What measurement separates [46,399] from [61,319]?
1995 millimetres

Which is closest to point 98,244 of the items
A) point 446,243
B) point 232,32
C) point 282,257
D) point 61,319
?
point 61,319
======
Task directions: Reproduce every line of the records above, requests included, and increase each number in the answers, both the distance and the point coordinates, by 10.

Finished exercise:
What measurement separates [46,399] from [61,319]?
2005 millimetres

Which is closest to point 98,244 of the items
A) point 446,243
B) point 232,32
C) point 282,257
D) point 61,319
?
point 71,329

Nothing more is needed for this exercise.